Harumanis mango quality assessments technique based on high level features fusion of infra-red thermal and optical image
Abstract
Mangoes imported from other parts of the world, especially Malaysia, Thailand, Mexico and the Philippines, are usually available all year round but in Perlis, Malaysia there is one unique and famous mango is Harumanis mango and this fruit is seasonal. Every
year, a large amount of mangoes are produced and need to be evaluated for quality assessments. Presently, the quality inspection was done manually by the quality expert as there are no automated grading system is available. Hence, by automating the procedure as well as developing new classification technique, it may solve these problems. This thesis presents the new method on the high level features fusion of visible and IR Thermal Image features for mango quality assessment. A shape and
weight analysis was developed from visible imaging and a maturity analysis was developed from IR thermal imaging.
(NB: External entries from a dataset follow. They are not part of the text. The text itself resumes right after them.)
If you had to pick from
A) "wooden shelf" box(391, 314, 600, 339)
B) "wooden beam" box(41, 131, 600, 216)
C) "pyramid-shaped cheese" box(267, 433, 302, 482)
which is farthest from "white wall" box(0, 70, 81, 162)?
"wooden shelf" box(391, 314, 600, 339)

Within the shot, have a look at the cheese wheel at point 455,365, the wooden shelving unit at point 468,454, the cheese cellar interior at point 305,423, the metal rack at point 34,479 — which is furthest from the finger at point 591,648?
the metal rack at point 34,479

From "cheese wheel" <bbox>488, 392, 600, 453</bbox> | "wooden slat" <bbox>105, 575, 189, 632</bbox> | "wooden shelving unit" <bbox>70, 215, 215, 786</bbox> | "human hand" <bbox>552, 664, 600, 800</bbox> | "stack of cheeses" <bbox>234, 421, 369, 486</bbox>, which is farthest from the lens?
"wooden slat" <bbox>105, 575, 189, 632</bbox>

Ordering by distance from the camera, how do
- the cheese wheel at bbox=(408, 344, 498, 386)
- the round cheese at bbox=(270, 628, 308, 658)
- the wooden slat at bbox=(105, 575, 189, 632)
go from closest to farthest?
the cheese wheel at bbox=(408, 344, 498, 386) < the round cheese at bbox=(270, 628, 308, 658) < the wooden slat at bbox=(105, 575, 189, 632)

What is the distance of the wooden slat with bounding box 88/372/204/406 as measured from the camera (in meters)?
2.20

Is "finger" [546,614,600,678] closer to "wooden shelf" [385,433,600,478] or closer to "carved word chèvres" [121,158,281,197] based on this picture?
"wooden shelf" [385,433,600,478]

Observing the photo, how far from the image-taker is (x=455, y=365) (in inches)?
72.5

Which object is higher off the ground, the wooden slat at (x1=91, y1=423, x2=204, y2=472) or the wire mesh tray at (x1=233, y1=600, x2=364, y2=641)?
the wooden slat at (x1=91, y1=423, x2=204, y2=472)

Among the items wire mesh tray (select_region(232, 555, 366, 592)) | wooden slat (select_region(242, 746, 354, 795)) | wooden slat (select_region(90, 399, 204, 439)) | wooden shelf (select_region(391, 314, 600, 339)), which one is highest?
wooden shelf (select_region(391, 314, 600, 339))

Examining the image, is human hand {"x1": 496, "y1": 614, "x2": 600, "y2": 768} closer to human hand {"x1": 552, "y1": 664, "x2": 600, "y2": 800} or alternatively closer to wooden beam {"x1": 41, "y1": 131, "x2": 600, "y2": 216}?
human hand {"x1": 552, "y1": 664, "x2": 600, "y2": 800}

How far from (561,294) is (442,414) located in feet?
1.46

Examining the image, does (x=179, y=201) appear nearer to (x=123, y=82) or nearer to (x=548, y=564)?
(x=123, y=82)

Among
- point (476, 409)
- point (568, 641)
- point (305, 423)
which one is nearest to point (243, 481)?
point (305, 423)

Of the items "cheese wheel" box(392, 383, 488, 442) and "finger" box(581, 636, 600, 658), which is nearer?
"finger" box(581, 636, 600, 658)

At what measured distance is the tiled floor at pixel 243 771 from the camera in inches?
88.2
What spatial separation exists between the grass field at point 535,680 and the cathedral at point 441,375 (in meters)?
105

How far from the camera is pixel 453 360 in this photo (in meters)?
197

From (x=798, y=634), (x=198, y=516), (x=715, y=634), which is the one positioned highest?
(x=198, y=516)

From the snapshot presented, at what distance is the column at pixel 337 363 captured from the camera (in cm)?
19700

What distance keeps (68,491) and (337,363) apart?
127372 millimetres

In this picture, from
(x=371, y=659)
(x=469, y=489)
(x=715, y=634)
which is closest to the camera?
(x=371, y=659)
A Fourier-Descriptor method was developed to grade mango by its shape and a cylinder analysis method was used to grade Harumanis
mango by its weight and it give different accuracy result of classification. The spectrum of infrared image was used to distinguish and classify the level of maturity of the fruits and it gave low accuracy compare to shape and weight classification. To get high
accuracy for quality assessment for Harumanis mango, high level data fusion was proposed. This method combined all three classifier of shape, weight and maturity and it was found to be able to achieve 98% accuracy classification.